On the surface, this treatment will turn some viewers off, and “disjointed” and “uneven” will be words used across reviews, and I’d by lying if I said they weren’t on my mind from time to time while I watched the film. That said, there’s a point to these stories being told in this way. And they’re all pure Coen—sometimes silly, sometimes touching, always darkly, strangely, almost inexplicably powerful.

As mentioned, there are six small stories of varying lengths set in the Old West. In order, they are:

  • “The Ballad of Buster Scruggs,” in which the titular character (Tim Blake Nelson) masks his killing prowess (and enjoyment) with a sunny disposition and a dulcet baritone singing voice.
  • “Near Aldogones,” in which a would-be bank robber (James Franco) struggles to escape the hangman’s noose.
  • “Meal Ticket,” in which an armless, legless monologist (Harry Melling) and his caretaker (Liam Neeson) see their audiences shrink over time.
  • “All Golds Canyon,” in which a lone gold prospector (Tom Waits) digs tirelessly for a fortune he knows is underfoot.
  • “The Gal Who Got Rattled,” in which a woman (Zoe Kazan) on her way to Oregon garners the affection of a rider after her brother dies.
  • “The Mortal Remains,” in which a stagecoach full of rotten souls is on the road to … somewhere.

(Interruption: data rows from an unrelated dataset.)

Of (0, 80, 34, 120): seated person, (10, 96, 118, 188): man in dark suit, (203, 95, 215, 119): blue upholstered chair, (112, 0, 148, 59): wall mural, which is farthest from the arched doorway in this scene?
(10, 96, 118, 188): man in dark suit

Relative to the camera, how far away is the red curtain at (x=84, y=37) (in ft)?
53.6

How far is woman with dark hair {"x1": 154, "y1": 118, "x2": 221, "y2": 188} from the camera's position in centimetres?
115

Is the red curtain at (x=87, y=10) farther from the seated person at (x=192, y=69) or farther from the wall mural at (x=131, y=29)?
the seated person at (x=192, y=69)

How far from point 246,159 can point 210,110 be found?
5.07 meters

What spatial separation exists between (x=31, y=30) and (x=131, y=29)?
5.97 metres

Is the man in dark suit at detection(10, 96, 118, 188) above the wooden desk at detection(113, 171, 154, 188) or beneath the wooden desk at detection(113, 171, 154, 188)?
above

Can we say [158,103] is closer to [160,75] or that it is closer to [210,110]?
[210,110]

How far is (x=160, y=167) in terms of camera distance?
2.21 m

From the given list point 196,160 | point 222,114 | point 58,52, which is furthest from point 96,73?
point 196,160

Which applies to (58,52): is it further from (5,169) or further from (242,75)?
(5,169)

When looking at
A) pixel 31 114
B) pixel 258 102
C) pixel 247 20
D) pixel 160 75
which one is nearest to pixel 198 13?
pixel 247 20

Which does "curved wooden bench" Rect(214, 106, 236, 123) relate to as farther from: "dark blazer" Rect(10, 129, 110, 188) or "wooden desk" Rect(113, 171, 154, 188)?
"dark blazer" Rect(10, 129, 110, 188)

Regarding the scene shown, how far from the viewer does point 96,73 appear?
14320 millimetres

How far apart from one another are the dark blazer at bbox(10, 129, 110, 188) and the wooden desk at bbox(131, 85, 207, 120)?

Because the stories are shorter (some just 10 minutes or so), the film is kind of hard-capped at mid-tier Coens. Not that that’s a bad thing—a middle of road film for these filmmakers is capable of being the best of any given year—but it is a little hard to get truly roped into this world. The film’s only connective tissue is an unseen person turning the pages of a book.

What we get instead, however, are six distinct Coen endings, and this is a treat. More than perhaps anything else, these filmmakers know how to wrap up a story or storyline with a punch to the gut, and The Ballad of Buster Scruggs has a couple of these. The Franco chapter ends with a perverse twist of the knife. The Tom Waits chapter sort of lulls you into a rhythm that gets disrupted (and disrupted again). In “The Gal Who Got Rattled,” you’ll be left shaken a la No Country for Old Men or True Grit.

The film’s cast is remarkably deep, but no individual garners enough screen time to enter the pantheon of Coen performances. Tim Blake Nelson plays the most memorable character in the film (helped by the fact that the film is named after him). But I was most taken by Waits, Kazan, and Bill Heck, playing against Kazan as her protector and a potential match. He’s very restrained and good-natured, and you’re sort of waiting (a while, as this is the film’s longest segment) for something to shake up this personally idyllic if naturally dangerous world they’re co-existing in. Where it goes, as I’ve alluded to, is shocking.

You’ve also got all the extraordinary craft achievements that mark Coen films, from Carter Burwell’s tinkling score to Bruno Delbonnel’s breathtaking cinematography. Coupled with the brothers’ trademark wit and strong interest in death’s playfulness, it adds up to something beautiful and haunting. The Coens’ West is an unforgiving place—maybe less forgiving than any other depiction of this place on film—but it’s somewhere you’re happy to visit for the scenery, the uncomfortable laughs, and the dramatic shocks.